Il y a à peine trois semaines, à l’occasion de la sortie de Moltbook, ce réseau social où les IA conversent entre elles sur des sujets variés alors que les humains ne peuvent être que spectateurs, les échanges sur cette technologie ont plus que jamais pris une tonalité enflammée, houleuse même.
Et il est vrai que penser que plus d’un million d’ IA connectées seraient capables de se choisir un leader et de créer leur propre religion a de quoi réveiller les craintes les plus irrationnelles face à cette technologie !
Mais comme souvent, la réalité est infiniment plus nuancée que notre imagination.

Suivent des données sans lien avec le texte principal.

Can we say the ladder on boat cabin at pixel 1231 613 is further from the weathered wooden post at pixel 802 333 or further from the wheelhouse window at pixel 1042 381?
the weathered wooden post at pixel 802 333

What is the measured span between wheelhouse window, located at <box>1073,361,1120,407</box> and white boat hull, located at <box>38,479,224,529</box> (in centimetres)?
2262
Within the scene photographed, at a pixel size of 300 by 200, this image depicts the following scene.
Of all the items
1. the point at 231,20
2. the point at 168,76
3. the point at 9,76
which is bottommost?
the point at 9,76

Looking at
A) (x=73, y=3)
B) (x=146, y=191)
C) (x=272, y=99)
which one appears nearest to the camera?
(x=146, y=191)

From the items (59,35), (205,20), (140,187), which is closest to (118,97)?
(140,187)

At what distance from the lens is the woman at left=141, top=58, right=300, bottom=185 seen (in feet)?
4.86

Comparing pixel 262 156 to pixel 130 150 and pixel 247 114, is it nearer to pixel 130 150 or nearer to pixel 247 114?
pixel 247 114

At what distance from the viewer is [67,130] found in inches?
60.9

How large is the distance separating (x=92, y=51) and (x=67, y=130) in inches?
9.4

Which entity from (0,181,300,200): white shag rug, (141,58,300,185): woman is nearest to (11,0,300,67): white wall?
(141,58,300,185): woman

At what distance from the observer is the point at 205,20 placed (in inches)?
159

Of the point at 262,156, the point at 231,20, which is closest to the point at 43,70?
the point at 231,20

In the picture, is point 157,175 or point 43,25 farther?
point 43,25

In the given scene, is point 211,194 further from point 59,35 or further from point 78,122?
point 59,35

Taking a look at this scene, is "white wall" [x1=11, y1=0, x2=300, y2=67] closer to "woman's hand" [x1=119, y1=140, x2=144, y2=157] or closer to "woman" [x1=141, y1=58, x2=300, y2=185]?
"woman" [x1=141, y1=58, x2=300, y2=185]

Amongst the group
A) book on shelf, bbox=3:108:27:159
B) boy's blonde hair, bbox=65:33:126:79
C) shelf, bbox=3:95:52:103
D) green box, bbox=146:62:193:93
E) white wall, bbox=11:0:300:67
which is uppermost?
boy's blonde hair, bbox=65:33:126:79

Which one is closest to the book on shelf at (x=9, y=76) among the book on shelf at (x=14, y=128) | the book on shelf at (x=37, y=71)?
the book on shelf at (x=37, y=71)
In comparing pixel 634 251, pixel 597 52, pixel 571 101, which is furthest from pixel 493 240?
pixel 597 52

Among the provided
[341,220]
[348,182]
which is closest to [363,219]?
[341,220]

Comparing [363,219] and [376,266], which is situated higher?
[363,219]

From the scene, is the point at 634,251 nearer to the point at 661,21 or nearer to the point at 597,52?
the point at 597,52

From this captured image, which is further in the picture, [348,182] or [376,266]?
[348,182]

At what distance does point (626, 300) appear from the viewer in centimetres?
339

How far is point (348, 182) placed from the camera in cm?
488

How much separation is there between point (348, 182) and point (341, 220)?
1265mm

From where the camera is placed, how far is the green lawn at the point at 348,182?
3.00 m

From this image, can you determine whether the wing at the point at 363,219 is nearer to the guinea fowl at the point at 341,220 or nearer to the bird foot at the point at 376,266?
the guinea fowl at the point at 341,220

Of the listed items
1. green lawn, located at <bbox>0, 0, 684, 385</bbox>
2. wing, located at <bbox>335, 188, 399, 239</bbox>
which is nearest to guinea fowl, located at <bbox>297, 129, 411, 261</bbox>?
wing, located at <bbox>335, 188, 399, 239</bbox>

Tout d’abord, rendons sa juste place à l’Intelligence Artificielle. Elle n’est ni une entité autonome dotée d’intentions propres, ni une conscience émergente. Aujourd’hui, Moltbook, par exemple, est une plateforme technologique expérimentale, conçue et encadrée par des humains. Ce n’est pas une microsociété indépendante d’IA.
Ensuite cessons les débats stériles, parce que binaires, consistant à se demander si l’on est « pour » ou « contre » l’IA. Être pour ou contre l’IA, c’est un peu comme se demander s’il faut intégrer la réalité technologique dans nos vies. Elle est déjà là, dans nos métiers, dans nos organisations…
Ces derniers mois, j’ai accompagné des dizaines d’acteurs de terrain. Tous disent la même chose : la peur diminue dès que la compétence augmente.
Le risque n’est donc pas l’IA. Le risque, c’est notre passivité.